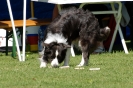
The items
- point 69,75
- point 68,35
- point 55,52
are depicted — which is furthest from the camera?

SHORT EXERCISE. Express the data above as a JSON list of strings with one string per line, skipping blank lines. Leave the picture out of your answer.

TASK RESPONSE.
[
  "The items",
  "- point 69,75",
  "- point 68,35",
  "- point 55,52",
  "are depicted — which is furthest from the camera?"
]